Blastx.pl - Script outputs fasta records split into files of 100 or less sequences in a directory called split. It also creates blastx bash scripts and qsub commands. FindFailed.pl can be run after Blastx.pl to find fasta sequences that have not been blasted (e.g. when a running blastx times out).

For examples and parameter details run "perl Blastx.pl -man" or visit https://github.com/i5K-KINBRE-script-share/RNA-Seq-annotation-and-comparison/blob/master/KSU_bioinfo_lab/Blastx/Blastx_LAB.md. For other NGS Beocat Pipelines visit http://i5k-kinbre-script-share.github.io/transcriptome-and-genome-assembly/.

###tBlastx.pl

tBlastx.pl - Script takes a list of FASTA files and outputs bash scripts and qsub commands that run tBlastx on them against the NCBI "nt" database. These scripts will output tab delimited Blast results that include taxanomic information.

###Count_reads_denovo.pl

Count_reads_denovo.pl - This script takes sam files from Bowtie2 (one per biological or technical replicate) and outputs tab separated list where the first column is the name of the contig and the values are the read counts per sample (in the same order as you listed your sam files).

To use this script:

Step 1: Align paired end reads to a clustered de novo transcriptome using the Bowtie2 "best mapping" (default) reporting mode.

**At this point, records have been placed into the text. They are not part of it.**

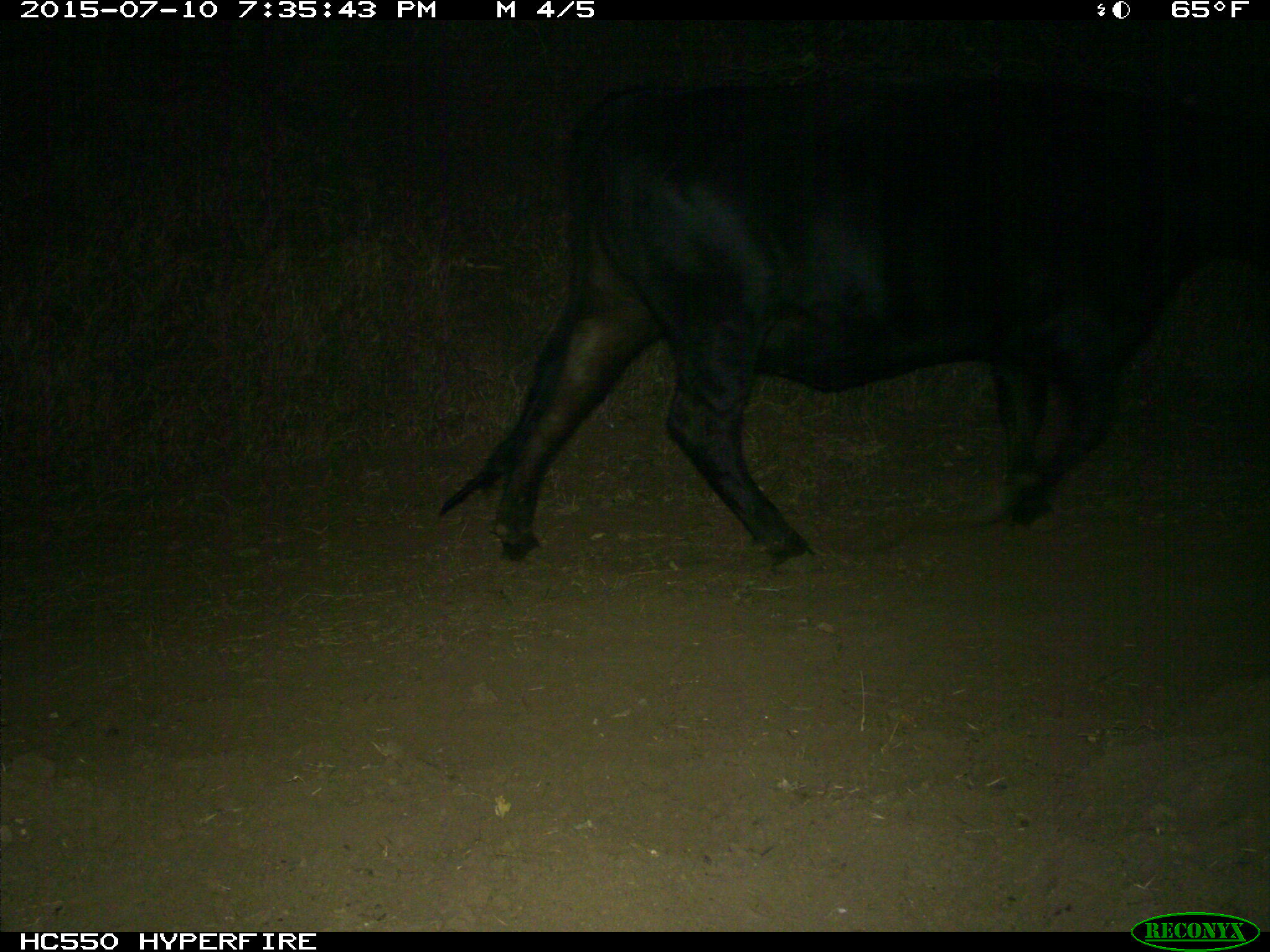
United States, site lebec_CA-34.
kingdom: Animalia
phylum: Chordata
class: Mammalia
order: Artiodactyla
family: Bovidae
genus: Bos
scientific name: Bos taurus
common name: domestic cow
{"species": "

Step 2: Run by passing your SAM file output as arguements when you run Count_reads_denovo.pl (one SAM file per sample) in the same order as you enter your sample ids (ids are optional). A more detailed README can be viewed at https://github.com/i5K-KINBRE-script-share/RNA-Seq-annotation-and-comparison/tree/master/KSU_bioinfo_lab/Count_reads_denovo. The manual can be viewed by running:

perl Count_reads_denovo.pl --man

Reads are filtered based on MAPQ and pair relationships from Bowtie2 sam files. Reads passing these filters are counted as indicated below: Alt text Reads diagramed below would not pass the filters and would not be counted for any contig: Alt text Below is the decision diagram for the read counting script. Concordant pairs (CP), discordant pairs (DP), unpaired mates (UP), and mateless reads (UU) are defined in Bowtie2 documentation http://bowtie-bio.sourceforge.net/bowtie2/manual.shtml#sam-output : Alt text

Minimum MAPQ can be adjusted. The default minimum is 10.